REQUIREMENTS:
**1)** Decide whether each statement agrees with the racing article below: (a) Yeley drove the number eighteen Sprint Cup car in 2006 and 2007; (b) each Sprint Cup contest has fifty starting positions; (c) the writer regards the forty three drivers on the grid as the forty three best. For each, answer yes or no and quote the deciding words.
**2)** In the racing article below, reproduce word for word the passage between "There is nothing" and "portion of blame.", inclusive.

There is nothing negative about being a racer born into a fortunate situation. Whether a lineage has finances to buy what is needed, or having a famous last name to help open doors. Circumstances can dictate who gets to go up on stage, but once there a driver has to perform to stay in the spotlight. To perform, equipment must be quality, and the people on the team must mesh well. Drivers are like NFL quarterbacks. Success brings a heavy dose of credit and failure serves up a high portion of blame.

Yeley by XSPimages Remember J.J. Yeley? He drove Joe Gibbs’ number eighteen Sprint Cup machine in 2006 and 2007 and was a mid pack runner. He finished twenty ninth and twenty first in driver standings those two years. Kyle Busch took over the reins in 2008 and his performance is well documented. It is one of the most coveted rides on the tour. To anyone who has seen Yeley compete in USAC, his talent is quite evident. Quite frankly I feel he is a very good race car driver. But different situations for different drivers breed different results. The eighteen car is a glaring example.

The Sprint Cup Series is the highest form of stock car racing in the United States. Thousands of racers of various ages and levels of experience would like an opportunity to be a success at it. The fact of the matter is there are only forty three starting positions each contest. Many talented wheelmen are left out every week.

The forty three are among the best drivers NASCAR has to offer. Are they the forty three best? To me, no. They are the current forty three best connected to take advantage of the opportunity presented. Nobody can compete in Cup if they are bad. All drivers on the grid are good. The top names are the best any of us will ever see. The ones near the back of the pack on a weekly basis have talent, but arguably a case can be made for giving an unknown driver their opportunity.

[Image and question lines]

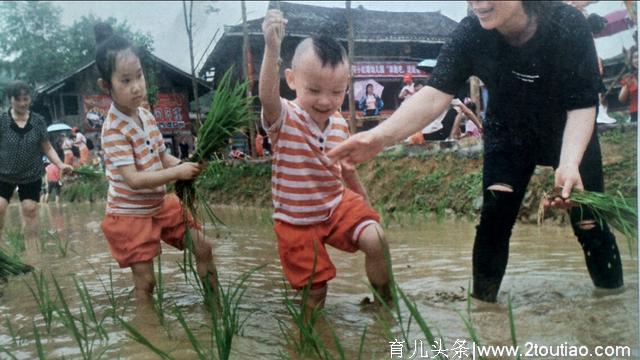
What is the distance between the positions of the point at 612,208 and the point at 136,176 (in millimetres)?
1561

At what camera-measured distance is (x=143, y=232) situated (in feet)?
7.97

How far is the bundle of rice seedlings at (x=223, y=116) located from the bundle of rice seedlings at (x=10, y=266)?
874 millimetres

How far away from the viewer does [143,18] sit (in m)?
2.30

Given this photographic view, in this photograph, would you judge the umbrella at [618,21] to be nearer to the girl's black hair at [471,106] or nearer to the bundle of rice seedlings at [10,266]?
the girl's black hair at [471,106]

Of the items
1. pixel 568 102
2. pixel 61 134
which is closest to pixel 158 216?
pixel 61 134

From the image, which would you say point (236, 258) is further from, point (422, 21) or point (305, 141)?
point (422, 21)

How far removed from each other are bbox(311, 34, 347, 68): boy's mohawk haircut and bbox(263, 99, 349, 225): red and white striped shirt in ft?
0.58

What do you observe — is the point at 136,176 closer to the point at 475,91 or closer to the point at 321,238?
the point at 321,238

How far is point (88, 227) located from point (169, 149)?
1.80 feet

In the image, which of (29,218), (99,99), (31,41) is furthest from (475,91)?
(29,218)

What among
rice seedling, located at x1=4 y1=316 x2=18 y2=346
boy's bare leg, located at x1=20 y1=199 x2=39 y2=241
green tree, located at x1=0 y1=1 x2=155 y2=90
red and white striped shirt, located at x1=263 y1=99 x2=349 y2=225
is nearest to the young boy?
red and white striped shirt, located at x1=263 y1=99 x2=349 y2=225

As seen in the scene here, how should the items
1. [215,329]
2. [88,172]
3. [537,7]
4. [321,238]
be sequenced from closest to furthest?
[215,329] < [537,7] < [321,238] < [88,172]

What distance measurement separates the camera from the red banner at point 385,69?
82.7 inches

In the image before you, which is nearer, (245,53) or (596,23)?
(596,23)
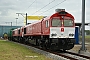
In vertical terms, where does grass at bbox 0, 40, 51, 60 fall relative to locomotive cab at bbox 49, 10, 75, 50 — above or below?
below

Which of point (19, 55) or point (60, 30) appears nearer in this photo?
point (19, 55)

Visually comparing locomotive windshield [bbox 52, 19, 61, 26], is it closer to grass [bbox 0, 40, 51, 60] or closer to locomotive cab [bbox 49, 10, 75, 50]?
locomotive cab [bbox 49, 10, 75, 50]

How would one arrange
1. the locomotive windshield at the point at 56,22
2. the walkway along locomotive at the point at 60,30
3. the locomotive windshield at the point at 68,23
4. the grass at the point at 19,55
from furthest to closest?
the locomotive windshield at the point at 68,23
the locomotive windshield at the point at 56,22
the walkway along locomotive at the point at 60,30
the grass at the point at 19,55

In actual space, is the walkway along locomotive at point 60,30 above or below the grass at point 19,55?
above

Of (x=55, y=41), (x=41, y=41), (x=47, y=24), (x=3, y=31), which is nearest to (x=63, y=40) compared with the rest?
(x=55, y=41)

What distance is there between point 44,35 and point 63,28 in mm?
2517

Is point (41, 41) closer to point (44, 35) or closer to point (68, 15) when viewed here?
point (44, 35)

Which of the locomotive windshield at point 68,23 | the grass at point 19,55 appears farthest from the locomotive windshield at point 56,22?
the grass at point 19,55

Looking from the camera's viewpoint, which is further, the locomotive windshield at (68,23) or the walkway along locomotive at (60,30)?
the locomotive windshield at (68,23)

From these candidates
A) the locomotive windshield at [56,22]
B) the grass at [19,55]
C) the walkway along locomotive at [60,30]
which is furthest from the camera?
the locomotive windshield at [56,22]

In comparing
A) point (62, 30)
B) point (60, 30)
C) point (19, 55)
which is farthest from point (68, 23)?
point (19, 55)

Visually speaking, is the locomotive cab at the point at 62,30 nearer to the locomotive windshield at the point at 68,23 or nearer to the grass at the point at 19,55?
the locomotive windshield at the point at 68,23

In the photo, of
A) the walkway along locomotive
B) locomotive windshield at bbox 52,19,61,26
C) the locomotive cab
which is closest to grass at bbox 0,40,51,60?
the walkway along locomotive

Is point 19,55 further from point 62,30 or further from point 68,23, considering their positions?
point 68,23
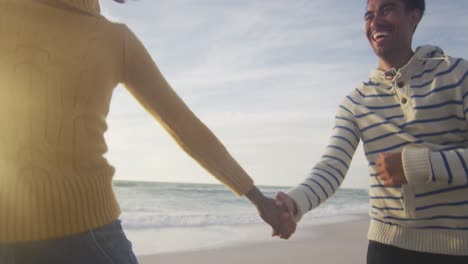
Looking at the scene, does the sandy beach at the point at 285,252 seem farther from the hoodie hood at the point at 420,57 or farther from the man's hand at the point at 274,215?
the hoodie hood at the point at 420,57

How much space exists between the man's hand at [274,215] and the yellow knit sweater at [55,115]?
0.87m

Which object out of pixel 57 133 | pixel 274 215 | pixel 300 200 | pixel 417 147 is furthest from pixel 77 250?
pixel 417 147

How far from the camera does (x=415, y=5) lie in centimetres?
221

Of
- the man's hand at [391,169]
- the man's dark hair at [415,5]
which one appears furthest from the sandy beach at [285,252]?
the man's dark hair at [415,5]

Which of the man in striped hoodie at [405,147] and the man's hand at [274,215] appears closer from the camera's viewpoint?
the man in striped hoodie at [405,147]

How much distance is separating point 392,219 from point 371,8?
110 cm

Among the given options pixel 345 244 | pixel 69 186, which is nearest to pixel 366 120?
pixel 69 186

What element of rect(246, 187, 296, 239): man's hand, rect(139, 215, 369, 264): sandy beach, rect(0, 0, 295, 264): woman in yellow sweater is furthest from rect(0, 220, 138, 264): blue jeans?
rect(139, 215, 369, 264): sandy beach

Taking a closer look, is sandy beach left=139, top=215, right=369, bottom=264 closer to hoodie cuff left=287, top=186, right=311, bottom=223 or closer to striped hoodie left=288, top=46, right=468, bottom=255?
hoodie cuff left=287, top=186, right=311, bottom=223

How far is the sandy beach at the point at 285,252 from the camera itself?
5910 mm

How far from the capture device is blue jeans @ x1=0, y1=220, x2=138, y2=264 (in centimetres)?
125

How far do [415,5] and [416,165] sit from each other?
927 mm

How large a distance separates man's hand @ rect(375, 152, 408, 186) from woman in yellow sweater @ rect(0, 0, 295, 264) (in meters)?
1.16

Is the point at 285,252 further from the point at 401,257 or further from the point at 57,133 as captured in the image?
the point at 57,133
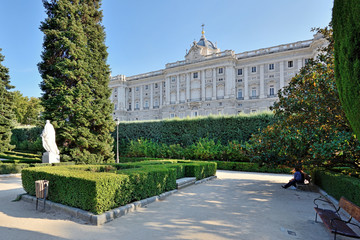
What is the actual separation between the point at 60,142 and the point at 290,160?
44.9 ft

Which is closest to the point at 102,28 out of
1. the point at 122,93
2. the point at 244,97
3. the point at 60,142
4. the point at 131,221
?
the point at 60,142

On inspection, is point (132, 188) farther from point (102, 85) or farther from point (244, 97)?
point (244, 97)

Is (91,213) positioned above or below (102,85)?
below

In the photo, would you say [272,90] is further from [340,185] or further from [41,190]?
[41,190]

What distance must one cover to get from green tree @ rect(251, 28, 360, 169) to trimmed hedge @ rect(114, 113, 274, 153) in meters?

ANSWERS BELOW:
**1)**
(a) Yes: "He drove Joe Gibbs’ number eighteen Sprint Cup machine in 2006 and 2007"
(b) No: "there are only forty three starting positions each contest"
(c) No: "Are they the forty three best? To me, no."

**2)**
There is nothing negative about being a racer born into a fortunate situation. Whether a lineage has finances to buy what is needed, or having a famous last name to help open doors. Circumstances can dictate who gets to go up on stage, but once there a driver has to perform to stay in the spotlight. To perform, equipment must be quality, and the people on the team must mesh well. Drivers are like NFL quarterbacks. Success brings a heavy dose of credit and failure serves up a high portion of blame.